Data shown
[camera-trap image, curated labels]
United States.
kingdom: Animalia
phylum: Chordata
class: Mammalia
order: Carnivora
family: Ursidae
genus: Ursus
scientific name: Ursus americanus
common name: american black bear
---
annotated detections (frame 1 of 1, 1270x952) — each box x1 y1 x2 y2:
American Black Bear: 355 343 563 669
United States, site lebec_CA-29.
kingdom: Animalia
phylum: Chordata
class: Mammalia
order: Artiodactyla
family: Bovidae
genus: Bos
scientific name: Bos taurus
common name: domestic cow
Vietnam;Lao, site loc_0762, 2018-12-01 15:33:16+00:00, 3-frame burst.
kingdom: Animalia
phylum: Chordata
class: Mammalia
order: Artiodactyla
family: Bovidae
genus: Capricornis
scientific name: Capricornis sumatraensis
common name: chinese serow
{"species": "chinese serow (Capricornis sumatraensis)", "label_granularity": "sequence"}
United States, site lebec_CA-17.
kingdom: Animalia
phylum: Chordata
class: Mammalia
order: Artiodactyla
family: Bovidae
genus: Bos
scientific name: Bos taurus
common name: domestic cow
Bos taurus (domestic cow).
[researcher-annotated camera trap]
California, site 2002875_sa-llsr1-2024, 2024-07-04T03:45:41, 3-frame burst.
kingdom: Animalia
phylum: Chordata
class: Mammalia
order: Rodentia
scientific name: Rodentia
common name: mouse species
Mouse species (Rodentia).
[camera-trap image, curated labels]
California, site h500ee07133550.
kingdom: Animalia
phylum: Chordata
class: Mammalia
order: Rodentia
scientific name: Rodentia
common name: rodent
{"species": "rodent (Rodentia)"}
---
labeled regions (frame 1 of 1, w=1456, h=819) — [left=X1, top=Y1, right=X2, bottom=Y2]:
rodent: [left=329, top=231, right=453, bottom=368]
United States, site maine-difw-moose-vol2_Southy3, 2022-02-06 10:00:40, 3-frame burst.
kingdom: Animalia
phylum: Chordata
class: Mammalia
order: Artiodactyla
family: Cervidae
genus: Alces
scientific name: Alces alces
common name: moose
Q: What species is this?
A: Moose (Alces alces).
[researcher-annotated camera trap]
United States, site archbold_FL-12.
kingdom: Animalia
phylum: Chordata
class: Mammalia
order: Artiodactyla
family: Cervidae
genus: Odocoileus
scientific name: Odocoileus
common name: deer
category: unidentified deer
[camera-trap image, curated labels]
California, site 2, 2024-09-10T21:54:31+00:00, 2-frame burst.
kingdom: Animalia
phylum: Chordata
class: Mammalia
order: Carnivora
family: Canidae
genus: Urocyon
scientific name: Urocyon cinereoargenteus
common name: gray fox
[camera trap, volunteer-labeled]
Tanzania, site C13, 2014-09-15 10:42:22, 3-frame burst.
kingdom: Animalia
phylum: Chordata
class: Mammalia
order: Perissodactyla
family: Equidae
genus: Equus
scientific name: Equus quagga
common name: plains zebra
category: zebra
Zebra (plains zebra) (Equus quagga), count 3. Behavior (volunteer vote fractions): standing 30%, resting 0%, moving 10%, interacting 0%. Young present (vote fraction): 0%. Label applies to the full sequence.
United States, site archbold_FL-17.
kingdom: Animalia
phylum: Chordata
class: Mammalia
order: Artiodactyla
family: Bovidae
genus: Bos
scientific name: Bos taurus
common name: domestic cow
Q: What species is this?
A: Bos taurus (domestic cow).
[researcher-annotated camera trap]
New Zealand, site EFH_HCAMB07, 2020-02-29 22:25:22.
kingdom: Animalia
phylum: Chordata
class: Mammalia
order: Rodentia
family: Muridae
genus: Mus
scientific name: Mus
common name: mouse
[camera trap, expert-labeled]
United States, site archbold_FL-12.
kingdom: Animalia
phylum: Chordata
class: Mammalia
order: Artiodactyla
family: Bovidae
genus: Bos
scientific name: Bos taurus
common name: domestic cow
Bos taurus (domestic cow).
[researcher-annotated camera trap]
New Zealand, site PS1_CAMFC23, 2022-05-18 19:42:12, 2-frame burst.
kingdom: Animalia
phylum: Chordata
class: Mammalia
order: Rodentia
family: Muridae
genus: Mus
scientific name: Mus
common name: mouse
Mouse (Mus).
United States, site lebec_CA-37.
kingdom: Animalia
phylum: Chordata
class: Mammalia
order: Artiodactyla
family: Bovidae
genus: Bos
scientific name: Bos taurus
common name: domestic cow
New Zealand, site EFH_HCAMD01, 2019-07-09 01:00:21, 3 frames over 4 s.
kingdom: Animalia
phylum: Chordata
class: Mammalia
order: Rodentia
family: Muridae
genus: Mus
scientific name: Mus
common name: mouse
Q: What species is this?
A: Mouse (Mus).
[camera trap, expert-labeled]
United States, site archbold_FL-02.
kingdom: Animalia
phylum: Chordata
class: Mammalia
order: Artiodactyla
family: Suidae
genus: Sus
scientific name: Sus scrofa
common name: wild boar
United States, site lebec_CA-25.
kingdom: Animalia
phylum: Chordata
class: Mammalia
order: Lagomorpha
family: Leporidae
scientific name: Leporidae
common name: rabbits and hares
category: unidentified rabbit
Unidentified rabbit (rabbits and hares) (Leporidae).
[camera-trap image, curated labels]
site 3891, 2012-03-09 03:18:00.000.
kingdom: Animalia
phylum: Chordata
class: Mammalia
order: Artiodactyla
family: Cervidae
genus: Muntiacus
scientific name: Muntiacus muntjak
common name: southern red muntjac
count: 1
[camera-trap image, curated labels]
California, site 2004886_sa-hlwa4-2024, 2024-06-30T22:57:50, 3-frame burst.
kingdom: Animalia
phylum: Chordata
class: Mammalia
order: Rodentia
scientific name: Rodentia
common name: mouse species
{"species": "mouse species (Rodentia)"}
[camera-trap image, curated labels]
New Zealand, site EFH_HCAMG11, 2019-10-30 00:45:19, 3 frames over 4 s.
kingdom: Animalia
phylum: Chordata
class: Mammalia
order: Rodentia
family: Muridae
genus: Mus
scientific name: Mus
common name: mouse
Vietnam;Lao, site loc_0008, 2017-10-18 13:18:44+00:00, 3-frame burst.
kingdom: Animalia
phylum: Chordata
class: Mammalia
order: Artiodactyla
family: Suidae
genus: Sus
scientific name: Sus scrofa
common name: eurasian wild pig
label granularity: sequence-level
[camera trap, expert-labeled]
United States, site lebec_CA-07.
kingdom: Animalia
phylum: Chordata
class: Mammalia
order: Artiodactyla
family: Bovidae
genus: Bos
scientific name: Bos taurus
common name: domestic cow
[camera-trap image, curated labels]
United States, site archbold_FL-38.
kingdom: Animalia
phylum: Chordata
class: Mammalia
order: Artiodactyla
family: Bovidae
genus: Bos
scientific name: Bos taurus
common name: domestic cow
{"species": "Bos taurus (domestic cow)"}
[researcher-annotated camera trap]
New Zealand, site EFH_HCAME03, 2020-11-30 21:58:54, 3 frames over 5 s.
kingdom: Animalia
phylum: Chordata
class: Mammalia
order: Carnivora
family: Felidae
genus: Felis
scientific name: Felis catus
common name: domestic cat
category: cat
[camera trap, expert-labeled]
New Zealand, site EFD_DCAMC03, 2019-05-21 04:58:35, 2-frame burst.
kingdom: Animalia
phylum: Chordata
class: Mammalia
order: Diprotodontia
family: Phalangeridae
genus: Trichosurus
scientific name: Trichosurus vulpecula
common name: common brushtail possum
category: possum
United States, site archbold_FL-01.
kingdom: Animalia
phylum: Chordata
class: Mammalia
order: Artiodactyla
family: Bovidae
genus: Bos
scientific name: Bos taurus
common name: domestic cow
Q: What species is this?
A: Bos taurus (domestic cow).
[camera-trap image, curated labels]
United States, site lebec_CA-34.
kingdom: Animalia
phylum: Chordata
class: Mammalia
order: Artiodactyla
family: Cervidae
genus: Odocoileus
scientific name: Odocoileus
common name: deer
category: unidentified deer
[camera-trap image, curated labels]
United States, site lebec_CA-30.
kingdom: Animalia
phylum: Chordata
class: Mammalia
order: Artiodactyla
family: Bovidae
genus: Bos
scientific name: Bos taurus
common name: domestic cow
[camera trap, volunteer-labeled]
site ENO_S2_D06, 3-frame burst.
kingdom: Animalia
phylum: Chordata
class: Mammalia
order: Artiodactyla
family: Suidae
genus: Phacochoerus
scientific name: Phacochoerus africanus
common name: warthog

Task details
Leave out every line after the one with "common name: chinese serow". Reproduce the material above exactly from its first line through that line.

Solution to this exercise
[camera-trap image, curated labels]
United States.
kingdom: Animalia
phylum: Chordata
class: Mammalia
order: Carnivora
family: Ursidae
genus: Ursus
scientific name: Ursus americanus
common name: american black bear
---
annotated detections (frame 1 of 1, 1270x952) — each box x1 y1 x2 y2:
American Black Bear: 355 343 563 669
United States, site lebec_CA-29.
kingdom: Animalia
phylum: Chordata
class: Mammalia
order: Artiodactyla
family: Bovidae
genus: Bos
scientific name: Bos taurus
common name: domestic cow
Vietnam;Lao, site loc_0762, 2018-12-01 15:33:16+00:00, 3-frame burst.
kingdom: Animalia
phylum: Chordata
class: Mammalia
order: Artiodactyla
family: Bovidae
genus: Capricornis
scientific name: Capricornis sumatraensis
common name: chinese serow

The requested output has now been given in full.